**DATASET ENTRIES**
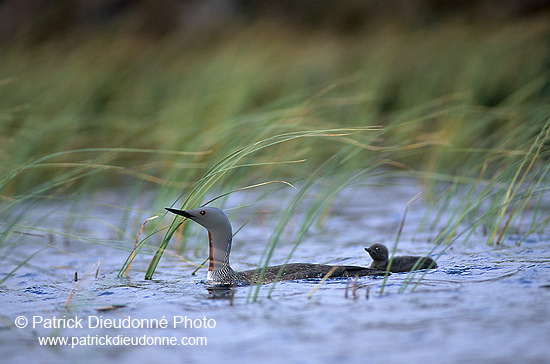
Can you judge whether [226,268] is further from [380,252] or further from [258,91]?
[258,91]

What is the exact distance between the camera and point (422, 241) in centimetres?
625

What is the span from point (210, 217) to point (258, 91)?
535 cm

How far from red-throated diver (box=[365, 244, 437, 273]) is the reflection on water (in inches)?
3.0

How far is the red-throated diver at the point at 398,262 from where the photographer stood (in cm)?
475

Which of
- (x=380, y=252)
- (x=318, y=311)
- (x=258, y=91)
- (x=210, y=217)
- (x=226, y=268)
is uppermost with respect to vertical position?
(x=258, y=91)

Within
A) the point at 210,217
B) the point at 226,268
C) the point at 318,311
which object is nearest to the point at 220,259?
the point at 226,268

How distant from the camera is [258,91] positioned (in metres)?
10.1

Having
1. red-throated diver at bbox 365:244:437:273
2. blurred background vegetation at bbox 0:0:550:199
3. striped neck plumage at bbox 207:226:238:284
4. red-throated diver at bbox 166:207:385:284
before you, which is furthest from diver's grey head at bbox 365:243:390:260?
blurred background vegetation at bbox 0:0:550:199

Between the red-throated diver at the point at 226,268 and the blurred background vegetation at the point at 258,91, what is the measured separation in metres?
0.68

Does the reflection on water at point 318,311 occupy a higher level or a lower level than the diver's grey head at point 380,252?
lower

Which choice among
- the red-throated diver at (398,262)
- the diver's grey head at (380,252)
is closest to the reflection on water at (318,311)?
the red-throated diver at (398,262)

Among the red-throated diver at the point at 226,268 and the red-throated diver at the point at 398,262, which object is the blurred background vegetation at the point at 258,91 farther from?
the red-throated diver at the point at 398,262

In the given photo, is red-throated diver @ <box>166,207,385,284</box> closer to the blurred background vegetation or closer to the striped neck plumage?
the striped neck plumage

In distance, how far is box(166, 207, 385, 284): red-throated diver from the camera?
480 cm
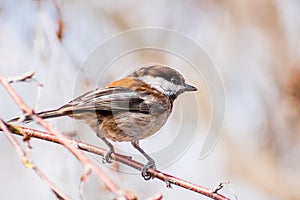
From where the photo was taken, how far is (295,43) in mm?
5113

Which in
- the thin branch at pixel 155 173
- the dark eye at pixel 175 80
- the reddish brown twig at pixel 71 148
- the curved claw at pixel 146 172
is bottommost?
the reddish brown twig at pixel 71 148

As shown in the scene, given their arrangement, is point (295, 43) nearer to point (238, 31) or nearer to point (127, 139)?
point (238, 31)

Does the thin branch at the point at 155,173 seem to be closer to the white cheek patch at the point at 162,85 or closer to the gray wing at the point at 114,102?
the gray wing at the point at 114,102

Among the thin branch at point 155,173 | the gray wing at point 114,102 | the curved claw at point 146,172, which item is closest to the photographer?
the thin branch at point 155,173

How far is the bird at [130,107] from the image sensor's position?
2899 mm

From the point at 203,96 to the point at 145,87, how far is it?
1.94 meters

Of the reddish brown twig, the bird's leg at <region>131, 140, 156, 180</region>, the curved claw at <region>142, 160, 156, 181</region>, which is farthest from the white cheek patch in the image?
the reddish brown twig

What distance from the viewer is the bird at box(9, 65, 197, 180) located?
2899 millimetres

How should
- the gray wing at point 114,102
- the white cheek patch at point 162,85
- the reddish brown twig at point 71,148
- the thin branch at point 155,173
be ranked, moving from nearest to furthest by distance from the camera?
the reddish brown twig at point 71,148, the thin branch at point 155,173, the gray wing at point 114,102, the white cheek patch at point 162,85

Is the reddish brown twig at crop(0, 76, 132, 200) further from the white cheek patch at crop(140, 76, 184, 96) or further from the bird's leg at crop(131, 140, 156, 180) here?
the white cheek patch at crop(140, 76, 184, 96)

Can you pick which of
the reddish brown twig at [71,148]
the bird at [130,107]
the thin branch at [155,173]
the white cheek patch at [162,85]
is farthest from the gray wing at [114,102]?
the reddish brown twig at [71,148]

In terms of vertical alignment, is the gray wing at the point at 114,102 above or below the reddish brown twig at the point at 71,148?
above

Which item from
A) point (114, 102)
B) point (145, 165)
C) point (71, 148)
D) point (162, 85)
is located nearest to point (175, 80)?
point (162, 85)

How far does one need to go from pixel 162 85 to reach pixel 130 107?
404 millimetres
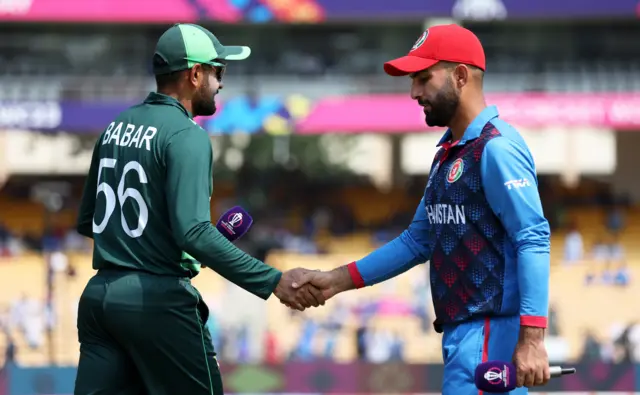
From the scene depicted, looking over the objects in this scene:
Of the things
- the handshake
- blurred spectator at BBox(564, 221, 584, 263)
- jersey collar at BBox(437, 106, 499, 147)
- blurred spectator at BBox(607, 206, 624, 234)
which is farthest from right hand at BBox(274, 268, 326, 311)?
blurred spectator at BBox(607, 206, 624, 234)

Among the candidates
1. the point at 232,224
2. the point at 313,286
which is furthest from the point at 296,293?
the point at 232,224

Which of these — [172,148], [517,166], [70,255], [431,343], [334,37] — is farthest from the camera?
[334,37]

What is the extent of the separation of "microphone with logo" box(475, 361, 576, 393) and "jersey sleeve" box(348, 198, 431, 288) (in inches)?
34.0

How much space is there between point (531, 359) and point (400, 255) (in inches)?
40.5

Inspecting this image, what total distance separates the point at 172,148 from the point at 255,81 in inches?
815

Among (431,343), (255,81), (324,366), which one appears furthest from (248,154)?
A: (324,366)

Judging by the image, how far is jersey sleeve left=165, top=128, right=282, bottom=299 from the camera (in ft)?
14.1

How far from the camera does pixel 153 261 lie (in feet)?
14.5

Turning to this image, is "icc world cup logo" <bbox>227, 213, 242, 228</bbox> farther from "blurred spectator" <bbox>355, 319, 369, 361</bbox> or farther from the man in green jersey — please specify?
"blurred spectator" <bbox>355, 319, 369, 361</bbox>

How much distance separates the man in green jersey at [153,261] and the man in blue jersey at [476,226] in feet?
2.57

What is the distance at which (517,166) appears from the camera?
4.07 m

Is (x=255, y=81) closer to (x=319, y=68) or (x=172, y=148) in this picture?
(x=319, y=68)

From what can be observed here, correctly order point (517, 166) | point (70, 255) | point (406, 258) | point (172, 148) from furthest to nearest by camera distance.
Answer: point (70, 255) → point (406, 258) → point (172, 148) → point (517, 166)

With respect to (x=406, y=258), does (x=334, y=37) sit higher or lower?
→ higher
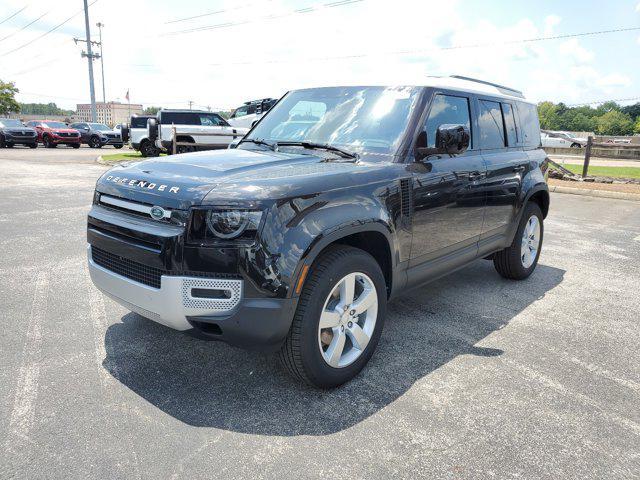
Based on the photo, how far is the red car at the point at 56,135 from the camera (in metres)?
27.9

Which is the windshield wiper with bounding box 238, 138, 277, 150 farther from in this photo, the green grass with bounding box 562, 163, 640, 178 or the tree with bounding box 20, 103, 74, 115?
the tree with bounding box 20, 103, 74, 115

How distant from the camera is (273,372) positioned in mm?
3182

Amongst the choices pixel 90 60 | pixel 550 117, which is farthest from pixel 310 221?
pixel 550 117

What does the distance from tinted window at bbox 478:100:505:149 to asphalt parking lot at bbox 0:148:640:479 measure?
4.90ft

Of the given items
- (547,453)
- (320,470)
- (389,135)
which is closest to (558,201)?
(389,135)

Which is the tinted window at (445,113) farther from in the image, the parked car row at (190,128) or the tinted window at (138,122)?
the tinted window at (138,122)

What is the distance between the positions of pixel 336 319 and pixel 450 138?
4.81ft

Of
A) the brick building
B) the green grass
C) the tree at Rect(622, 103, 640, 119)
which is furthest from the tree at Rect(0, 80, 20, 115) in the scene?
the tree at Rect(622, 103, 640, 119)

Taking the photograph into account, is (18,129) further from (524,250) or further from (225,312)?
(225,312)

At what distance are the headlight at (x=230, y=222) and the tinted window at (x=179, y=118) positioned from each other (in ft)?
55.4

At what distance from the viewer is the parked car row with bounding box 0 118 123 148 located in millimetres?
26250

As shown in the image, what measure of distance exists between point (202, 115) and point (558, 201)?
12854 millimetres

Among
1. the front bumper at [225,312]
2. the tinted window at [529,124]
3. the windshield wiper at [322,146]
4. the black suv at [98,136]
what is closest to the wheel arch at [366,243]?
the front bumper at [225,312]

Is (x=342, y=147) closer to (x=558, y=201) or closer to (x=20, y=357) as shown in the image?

**SET TASK**
Can you arrange the data above as a JSON list of strings, one string for each line, leaving out blank lines and the picture placeholders?

**EXERCISE SOLUTION**
[
  "Can you judge whether [226,268] is further from [380,252] or further from [258,91]?",
  "[258,91]",
  "What is the exact distance between the camera and point (422, 241) in centimetres?",
  "625",
  "What is the span from point (210, 217) to point (258, 91)?",
  "535 cm",
  "How far from red-throated diver (box=[365, 244, 437, 273]) is the reflection on water (in inches)?",
  "3.0",
  "How far is the red-throated diver at the point at 398,262 from where the photographer stood (in cm)?",
  "475",
  "Which of",
  "- (x=380, y=252)",
  "- (x=318, y=311)",
  "- (x=258, y=91)",
  "- (x=210, y=217)",
  "- (x=226, y=268)",
  "is uppermost with respect to vertical position?",
  "(x=258, y=91)",
  "Within",
  "A) the point at 210,217",
  "B) the point at 226,268",
  "C) the point at 318,311",
  "which object is nearest to the point at 220,259?",
  "the point at 226,268",
  "How distant from the camera is [258,91] positioned (in metres)?",
  "10.1",
  "Having",
  "1. red-throated diver at bbox 365:244:437:273",
  "2. blurred background vegetation at bbox 0:0:550:199",
  "3. striped neck plumage at bbox 207:226:238:284",
  "4. red-throated diver at bbox 166:207:385:284",
  "before you, which is furthest from diver's grey head at bbox 365:243:390:260?",
  "blurred background vegetation at bbox 0:0:550:199",
  "Between the red-throated diver at the point at 226,268 and the blurred background vegetation at the point at 258,91, what is the measured separation in metres?",
  "0.68",
  "Does the reflection on water at point 318,311 occupy a higher level or a lower level than the diver's grey head at point 380,252?",
  "lower",
  "Which choice among",
  "- the red-throated diver at (398,262)",
  "- the diver's grey head at (380,252)",
  "is closest to the reflection on water at (318,311)?",
  "the red-throated diver at (398,262)",
  "Among the red-throated diver at the point at 226,268 and the red-throated diver at the point at 398,262, which object is the blurred background vegetation at the point at 258,91 farther from?",
  "the red-throated diver at the point at 398,262",
  "In the given photo, is red-throated diver @ <box>166,207,385,284</box> closer to the blurred background vegetation or closer to the striped neck plumage?",
  "the striped neck plumage",
  "In distance, how far is box(166, 207, 385, 284): red-throated diver from the camera?",
  "480 cm",
  "From where the photo was taken, how far is (295,43) in mm?",
  "5113",
  "Which in",
  "- the thin branch at pixel 155 173",
  "- the dark eye at pixel 175 80",
  "- the reddish brown twig at pixel 71 148",
  "- the curved claw at pixel 146 172",
  "is bottommost?",
  "the reddish brown twig at pixel 71 148",
  "As shown in the scene, given their arrangement, is point (295, 43) nearer to point (238, 31) or nearer to point (127, 139)?",
  "point (238, 31)",
  "Does the thin branch at the point at 155,173 seem to be closer to the white cheek patch at the point at 162,85 or closer to the gray wing at the point at 114,102?",
  "the gray wing at the point at 114,102",
  "Among the thin branch at point 155,173 | the gray wing at point 114,102 | the curved claw at point 146,172, which item is closest to the photographer?",
  "the thin branch at point 155,173",
  "How far is the bird at [130,107] from the image sensor's position?",
  "2899 mm",
  "From the point at 203,96 to the point at 145,87, how far is it?",
  "1.94 meters",
  "Of the reddish brown twig, the bird's leg at <region>131, 140, 156, 180</region>, the curved claw at <region>142, 160, 156, 181</region>, which is farthest from the white cheek patch in the image?",
  "the reddish brown twig",
  "What distance from the viewer is the bird at box(9, 65, 197, 180) located?",
  "2899 millimetres",
  "How should",
  "- the gray wing at point 114,102",
  "- the white cheek patch at point 162,85",
  "- the reddish brown twig at point 71,148",
  "- the thin branch at point 155,173",
  "be ranked, moving from nearest to furthest by distance from the camera?",
  "the reddish brown twig at point 71,148, the thin branch at point 155,173, the gray wing at point 114,102, the white cheek patch at point 162,85",
  "Is the reddish brown twig at crop(0, 76, 132, 200) further from the white cheek patch at crop(140, 76, 184, 96) or further from the bird's leg at crop(131, 140, 156, 180) here?",
  "the white cheek patch at crop(140, 76, 184, 96)",
  "Can you pick which of",
  "the reddish brown twig at [71,148]",
  "the bird at [130,107]",
  "the thin branch at [155,173]",
  "the white cheek patch at [162,85]",
  "is farthest from the gray wing at [114,102]?",
  "the reddish brown twig at [71,148]",
  "In terms of vertical alignment, is the gray wing at the point at 114,102 above or below the reddish brown twig at the point at 71,148?",
  "above",
  "Which item from",
  "A) point (114, 102)",
  "B) point (145, 165)",
  "C) point (71, 148)",
  "D) point (162, 85)",
  "is located nearest to point (175, 80)?",
  "point (162, 85)",
  "How far does one need to go from pixel 162 85 to reach pixel 130 107?",
  "404 millimetres",
  "From the scene depicted, looking over the objects in this scene:",
  "Of the things",
  "- the handshake",
  "- blurred spectator at BBox(564, 221, 584, 263)",
  "- jersey collar at BBox(437, 106, 499, 147)",
  "- blurred spectator at BBox(607, 206, 624, 234)",
  "which is farthest from right hand at BBox(274, 268, 326, 311)?",
  "blurred spectator at BBox(607, 206, 624, 234)",
  "Among the candidates",
  "1. the point at 232,224",
  "2. the point at 313,286",
  "which is furthest from the point at 296,293?",
  "the point at 232,224",
  "Which of these — [172,148], [517,166], [70,255], [431,343], [334,37] — is farthest from the camera?",
  "[334,37]",
  "What is the extent of the separation of \"microphone with logo\" box(475, 361, 576, 393) and \"jersey sleeve\" box(348, 198, 431, 288) (in inches)?",
  "34.0",
  "How much space is there between point (531, 359) and point (400, 255) (in inches)?",
  "40.5",
  "Inspecting this image, what total distance separates the point at 172,148 from the point at 255,81 in inches?",
  "815",
  "Among (431,343), (255,81), (324,366), which one appears furthest from (248,154)?",
  "A: (324,366)",
  "Judging by the image, how far is jersey sleeve left=165, top=128, right=282, bottom=299 from the camera (in ft)?",
  "14.1",
  "How far from the camera does pixel 153 261 lie (in feet)?",
  "14.5",
  "Turning to this image, is \"icc world cup logo\" <bbox>227, 213, 242, 228</bbox> farther from \"blurred spectator\" <bbox>355, 319, 369, 361</bbox> or farther from the man in green jersey — please specify?",
  "\"blurred spectator\" <bbox>355, 319, 369, 361</bbox>",
  "How much distance separates the man in green jersey at [153,261] and the man in blue jersey at [476,226] in feet?",
  "2.57",
  "What is the distance at which (517,166) appears from the camera?",
  "4.07 m",
  "Is (x=255, y=81) closer to (x=319, y=68) or (x=172, y=148) in this picture?",
  "(x=319, y=68)",
  "From what can be observed here, correctly order point (517, 166) | point (70, 255) | point (406, 258) | point (172, 148) from furthest to nearest by camera distance.",
  "Answer: point (70, 255) → point (406, 258) → point (172, 148) → point (517, 166)",
  "With respect to (x=406, y=258), does (x=334, y=37) sit higher or lower?",
  "→ higher",
  "Based on the photo, how far is the red car at the point at 56,135 from the camera (in metres)?",
  "27.9",
  "Which is the windshield wiper with bounding box 238, 138, 277, 150 farther from in this photo, the green grass with bounding box 562, 163, 640, 178 or the tree with bounding box 20, 103, 74, 115?",
  "the tree with bounding box 20, 103, 74, 115",
  "How distant from the camera is (273,372) positioned in mm?",
  "3182",
  "Amongst the choices pixel 90 60 | pixel 550 117, which is farthest from pixel 310 221?",
  "pixel 550 117",
  "What does the distance from tinted window at bbox 478:100:505:149 to asphalt parking lot at bbox 0:148:640:479 measure?",
  "4.90ft",
  "Of the given items",
  "- (547,453)",
  "- (320,470)",
  "- (389,135)",
  "which is closest to (558,201)?",
  "(389,135)",
  "Which is the tinted window at (445,113) farther from in the image, the parked car row at (190,128) or the tinted window at (138,122)?",
  "the tinted window at (138,122)",
  "What is the distance between the positions of pixel 336 319 and pixel 450 138?",
  "4.81ft",
  "Of",
  "A) the brick building",
  "B) the green grass",
  "C) the tree at Rect(622, 103, 640, 119)",
  "which is furthest from the tree at Rect(0, 80, 20, 115) in the scene?",
  "the tree at Rect(622, 103, 640, 119)",
  "Taking the photograph into account, is (18,129) further from (524,250) or further from (225,312)?",
  "(225,312)",
  "At what distance are the headlight at (x=230, y=222) and the tinted window at (x=179, y=118) positioned from each other (in ft)?",
  "55.4",
  "At what distance from the viewer is the parked car row with bounding box 0 118 123 148 located in millimetres?",
  "26250",
  "As shown in the image, what measure of distance exists between point (202, 115) and point (558, 201)?",
  "12854 millimetres",
  "Among",
  "1. the front bumper at [225,312]",
  "2. the tinted window at [529,124]",
  "3. the windshield wiper at [322,146]",
  "4. the black suv at [98,136]",
  "what is closest to the wheel arch at [366,243]?",
  "the front bumper at [225,312]",
  "Is (x=342, y=147) closer to (x=558, y=201) or closer to (x=20, y=357) as shown in the image?"
]